Records excerpted from a collection:

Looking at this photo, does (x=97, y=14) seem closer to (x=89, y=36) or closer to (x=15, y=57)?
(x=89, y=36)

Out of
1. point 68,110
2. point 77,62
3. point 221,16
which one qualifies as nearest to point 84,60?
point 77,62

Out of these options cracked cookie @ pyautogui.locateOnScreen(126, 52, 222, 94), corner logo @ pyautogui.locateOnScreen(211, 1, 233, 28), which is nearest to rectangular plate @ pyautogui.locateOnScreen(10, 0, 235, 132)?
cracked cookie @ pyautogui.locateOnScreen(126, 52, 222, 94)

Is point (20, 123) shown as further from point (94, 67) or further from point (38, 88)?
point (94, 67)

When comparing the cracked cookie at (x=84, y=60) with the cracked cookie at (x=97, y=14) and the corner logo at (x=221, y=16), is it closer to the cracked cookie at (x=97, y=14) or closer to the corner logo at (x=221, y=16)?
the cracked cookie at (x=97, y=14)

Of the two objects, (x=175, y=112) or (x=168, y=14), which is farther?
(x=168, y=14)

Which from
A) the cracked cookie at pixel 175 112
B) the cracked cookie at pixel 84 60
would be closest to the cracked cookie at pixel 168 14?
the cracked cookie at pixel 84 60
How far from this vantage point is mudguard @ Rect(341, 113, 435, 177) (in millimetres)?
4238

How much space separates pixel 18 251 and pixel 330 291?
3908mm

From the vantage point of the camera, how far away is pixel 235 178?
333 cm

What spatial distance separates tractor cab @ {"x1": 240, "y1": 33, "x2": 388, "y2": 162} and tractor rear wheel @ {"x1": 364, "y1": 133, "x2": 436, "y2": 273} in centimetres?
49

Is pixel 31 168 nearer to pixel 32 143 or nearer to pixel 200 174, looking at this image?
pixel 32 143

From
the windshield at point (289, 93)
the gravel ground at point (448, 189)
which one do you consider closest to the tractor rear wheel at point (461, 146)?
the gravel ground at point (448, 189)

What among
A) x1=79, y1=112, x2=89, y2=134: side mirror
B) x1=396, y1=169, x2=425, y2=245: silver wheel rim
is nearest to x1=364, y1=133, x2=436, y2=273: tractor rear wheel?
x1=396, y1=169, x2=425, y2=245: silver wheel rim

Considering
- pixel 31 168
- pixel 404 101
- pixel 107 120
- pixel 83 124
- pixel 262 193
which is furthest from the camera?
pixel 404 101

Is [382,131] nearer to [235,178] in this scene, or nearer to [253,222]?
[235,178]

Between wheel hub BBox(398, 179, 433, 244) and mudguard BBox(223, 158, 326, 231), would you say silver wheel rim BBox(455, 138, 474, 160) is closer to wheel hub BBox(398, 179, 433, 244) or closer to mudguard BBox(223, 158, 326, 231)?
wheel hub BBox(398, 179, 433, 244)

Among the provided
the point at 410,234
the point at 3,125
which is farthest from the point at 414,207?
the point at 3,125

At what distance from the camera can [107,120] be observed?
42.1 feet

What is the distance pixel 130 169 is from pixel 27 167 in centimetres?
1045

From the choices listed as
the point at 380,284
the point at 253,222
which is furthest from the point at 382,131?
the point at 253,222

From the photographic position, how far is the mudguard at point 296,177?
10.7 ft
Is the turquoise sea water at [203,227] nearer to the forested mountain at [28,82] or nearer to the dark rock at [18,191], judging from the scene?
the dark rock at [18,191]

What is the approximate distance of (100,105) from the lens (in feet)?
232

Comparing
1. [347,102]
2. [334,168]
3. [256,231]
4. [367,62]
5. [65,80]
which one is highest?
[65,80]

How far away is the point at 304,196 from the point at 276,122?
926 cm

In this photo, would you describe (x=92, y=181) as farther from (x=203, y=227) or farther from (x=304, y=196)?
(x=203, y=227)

Directions for this task:
Render all of the data above as a numbered list, one line per item, with blank lines omitted.

Full output:
1. Looking at this photo, does (x=97, y=14) seem closer to (x=89, y=36) or closer to (x=15, y=57)?
2. (x=89, y=36)
3. Out of
4. 1. point 68,110
5. 2. point 77,62
6. 3. point 221,16
7. which one qualifies as nearest to point 84,60?
8. point 77,62
9. Out of these options cracked cookie @ pyautogui.locateOnScreen(126, 52, 222, 94), corner logo @ pyautogui.locateOnScreen(211, 1, 233, 28), which is nearest to rectangular plate @ pyautogui.locateOnScreen(10, 0, 235, 132)?
10. cracked cookie @ pyautogui.locateOnScreen(126, 52, 222, 94)
11. Is point (20, 123) shown as further from point (94, 67) or further from point (38, 88)?
12. point (94, 67)
13. When comparing the cracked cookie at (x=84, y=60) with the cracked cookie at (x=97, y=14) and the corner logo at (x=221, y=16), is it closer to the cracked cookie at (x=97, y=14) or closer to the corner logo at (x=221, y=16)?
14. the cracked cookie at (x=97, y=14)
15. Of the two objects, (x=175, y=112) or (x=168, y=14), which is farther?
16. (x=168, y=14)
17. Which from
18. A) the cracked cookie at pixel 175 112
19. B) the cracked cookie at pixel 84 60
20. would be closest to the cracked cookie at pixel 168 14?
21. the cracked cookie at pixel 84 60
22. How far from this vantage point is mudguard @ Rect(341, 113, 435, 177) (in millimetres)?
23. 4238
24. How much space separates pixel 18 251 and pixel 330 291?
25. 3908mm
26. From the vantage point of the camera, how far away is pixel 235 178?
27. 333 cm
28. What spatial distance separates tractor cab @ {"x1": 240, "y1": 33, "x2": 388, "y2": 162} and tractor rear wheel @ {"x1": 364, "y1": 133, "x2": 436, "y2": 273} in centimetres?
29. 49
30. Is pixel 31 168 nearer to pixel 32 143 or nearer to pixel 200 174, looking at this image?
31. pixel 32 143
32. From
33. the windshield at point (289, 93)
34. the gravel ground at point (448, 189)
35. which one do you consider closest to the tractor rear wheel at point (461, 146)?
36. the gravel ground at point (448, 189)
37. What among
38. A) x1=79, y1=112, x2=89, y2=134: side mirror
39. B) x1=396, y1=169, x2=425, y2=245: silver wheel rim
40. is nearest to x1=364, y1=133, x2=436, y2=273: tractor rear wheel?
41. x1=396, y1=169, x2=425, y2=245: silver wheel rim
42. Considering
43. - pixel 31 168
44. - pixel 404 101
45. - pixel 107 120
46. - pixel 83 124
47. - pixel 262 193
48. which is furthest from the camera?
49. pixel 404 101
50. Is [382,131] nearer to [235,178] in this scene, or nearer to [253,222]?
51. [235,178]
52. Between wheel hub BBox(398, 179, 433, 244) and mudguard BBox(223, 158, 326, 231), would you say silver wheel rim BBox(455, 138, 474, 160) is closer to wheel hub BBox(398, 179, 433, 244) or closer to mudguard BBox(223, 158, 326, 231)?
53. wheel hub BBox(398, 179, 433, 244)
54. Among the provided
55. the point at 410,234
56. the point at 3,125
57. which is farthest from the point at 414,207?
58. the point at 3,125
59. At what distance from the camera can [107,120] be observed?
60. 42.1 feet
61. What is the distance pixel 130 169 is from pixel 27 167 in centimetres?
62. 1045
63. From the choices listed as
64. the point at 380,284
65. the point at 253,222
66. which is furthest from the point at 382,131?
67. the point at 253,222
68. From the photographic position, how far is the mudguard at point 296,177?
69. 10.7 ft
70. Is the turquoise sea water at [203,227] nearer to the forested mountain at [28,82] or nearer to the dark rock at [18,191], judging from the scene?
71. the dark rock at [18,191]
72. What is the approximate distance of (100,105) from the lens (in feet)?
73. 232
74. Comparing
75. 1. [347,102]
76. 2. [334,168]
77. 3. [256,231]
78. 4. [367,62]
79. 5. [65,80]
80. which one is highest?
81. [65,80]
82. How far away is the point at 304,196 from the point at 276,122?
83. 926 cm
84. In this photo, would you describe (x=92, y=181) as farther from (x=203, y=227) or farther from (x=304, y=196)?
85. (x=203, y=227)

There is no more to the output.